Copy out every line of the listing below without the pictures, keeping the wording before each answer unchanged. In the answers, raise every coordinate and every distance figure by 48.

● Provided information:
──────────────────────────────

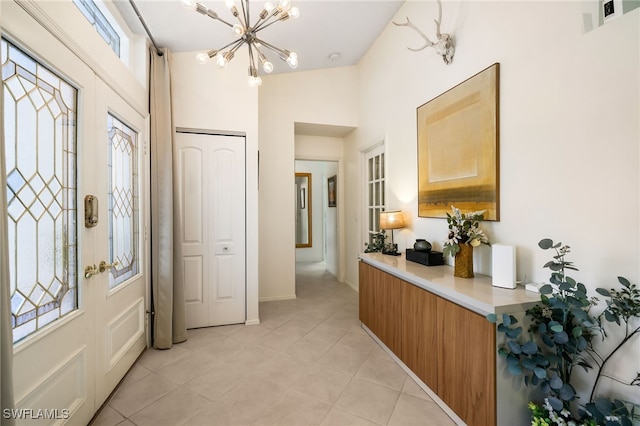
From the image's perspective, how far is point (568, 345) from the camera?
4.16ft

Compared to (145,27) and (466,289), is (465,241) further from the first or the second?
(145,27)

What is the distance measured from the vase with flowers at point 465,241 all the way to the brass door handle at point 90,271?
2302 millimetres

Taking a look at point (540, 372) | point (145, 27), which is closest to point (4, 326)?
point (540, 372)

──────────────────────────────

● Completed exercise:
From the image's perspective, how far is point (568, 345) from the camera?
52.16ft

Compared to (145,27) and (466,289), is (465,241) further from the first or the second?
(193,75)

What is the distance measured from the vase with flowers at point 465,241 all the way to the brass door handle at point 90,271?
2350 millimetres

Taking a look at point (540, 372) | point (145, 27), which is closest to point (4, 326)?
point (588, 420)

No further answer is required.